Se proprio non sono d’accordo su qualcosa poi, e questo è il loro terzo tratto in genere, gli “Anguilla” pur dissentendo sull’argomento non lo contestano: e questo mi fa davvero impazzire! Ammiro la loro capacità d’incassare e buttar giù, direttamente proporzionale solo alla loro convinzione malata che le cose poi, si risolveranno con calma altrove; che quello a cui stanno seduti, non è il vero tavolo del confronto. Gli “Anguilla” sono lì, ma non ci sono mai veramente. La loro prospettiva è sempre al “dopo”, all’altrove. A quell’habitat nel quale sanno muoversi meglio e con grande abilità, evitando di entrare in confronto su qualsiasi terreno che possa essere aperto e trasparente.

Infine, ma questa è solo la mia esperienza, il post resta aperto ai vostri contributi, gli “Anguilla” borbottano. Non parlano chiaro ma borbottano, parlano sottovoce con il vicino di posto e se gli viene data la parola per permettergli di esprimere forte il loro pensiero, spesso rispondono: “No no niente, era una cosa tra noi”. Come se ancora fosse utile pensare a un “noi” e un “voi”. Come se andasse ancora bene farlo e non fossimo invece tutti una sola cosa: parte di un’unica umanità che deve crescere.

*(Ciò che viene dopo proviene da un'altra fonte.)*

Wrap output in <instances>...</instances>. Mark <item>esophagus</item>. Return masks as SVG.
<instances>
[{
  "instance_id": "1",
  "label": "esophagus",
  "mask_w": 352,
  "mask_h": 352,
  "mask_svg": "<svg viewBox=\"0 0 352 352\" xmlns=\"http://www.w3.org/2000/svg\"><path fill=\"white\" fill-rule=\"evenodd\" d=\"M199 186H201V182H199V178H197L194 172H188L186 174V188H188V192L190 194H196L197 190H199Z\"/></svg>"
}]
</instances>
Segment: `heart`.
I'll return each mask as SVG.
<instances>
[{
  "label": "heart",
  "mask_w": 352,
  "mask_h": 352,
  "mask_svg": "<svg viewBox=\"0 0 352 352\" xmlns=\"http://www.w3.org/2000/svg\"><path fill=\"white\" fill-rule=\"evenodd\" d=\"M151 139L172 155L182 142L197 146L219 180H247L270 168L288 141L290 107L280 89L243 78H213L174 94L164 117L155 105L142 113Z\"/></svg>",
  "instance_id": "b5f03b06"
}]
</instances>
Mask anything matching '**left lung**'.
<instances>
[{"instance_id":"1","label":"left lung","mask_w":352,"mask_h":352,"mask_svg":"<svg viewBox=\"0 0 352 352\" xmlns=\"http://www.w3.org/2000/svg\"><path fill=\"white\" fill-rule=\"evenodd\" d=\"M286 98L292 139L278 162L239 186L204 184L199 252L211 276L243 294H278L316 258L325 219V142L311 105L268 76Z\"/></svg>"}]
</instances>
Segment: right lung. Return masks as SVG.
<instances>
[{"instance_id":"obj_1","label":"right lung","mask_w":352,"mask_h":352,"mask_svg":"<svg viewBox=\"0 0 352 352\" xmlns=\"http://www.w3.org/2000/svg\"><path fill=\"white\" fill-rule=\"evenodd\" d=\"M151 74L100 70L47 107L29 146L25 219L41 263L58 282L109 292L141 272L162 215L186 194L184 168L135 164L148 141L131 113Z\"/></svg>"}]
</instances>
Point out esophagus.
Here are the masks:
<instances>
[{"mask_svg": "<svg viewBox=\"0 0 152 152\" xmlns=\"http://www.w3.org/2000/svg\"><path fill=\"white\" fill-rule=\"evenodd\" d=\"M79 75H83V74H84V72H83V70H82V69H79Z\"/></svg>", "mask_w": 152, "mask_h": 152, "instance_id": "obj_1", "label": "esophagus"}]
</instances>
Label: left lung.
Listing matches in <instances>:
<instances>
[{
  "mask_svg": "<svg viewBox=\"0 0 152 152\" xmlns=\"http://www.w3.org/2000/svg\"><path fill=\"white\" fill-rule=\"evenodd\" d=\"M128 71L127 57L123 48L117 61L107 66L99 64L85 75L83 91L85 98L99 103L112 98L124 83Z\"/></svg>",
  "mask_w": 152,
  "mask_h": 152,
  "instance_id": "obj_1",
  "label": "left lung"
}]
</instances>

Insomma gli “Uomini Anguilla” a dispetto di tutti gli stravolgimenti mondiali a cui stiamo assistendo, ancora vivono e ci provano. A noi, al nostro senso civile e sociale innato, tentare di metterli sempre più in difficoltà e minoranza. Non per cattiveria, che quella non deve appartenerci, ma per amore dell’umanità e del mondo; per il bene del domani e di ciò che lasceremo ai nostri figli.

Altrimenti, come diceva qualcuno: “Sic transeat gloria mundi”.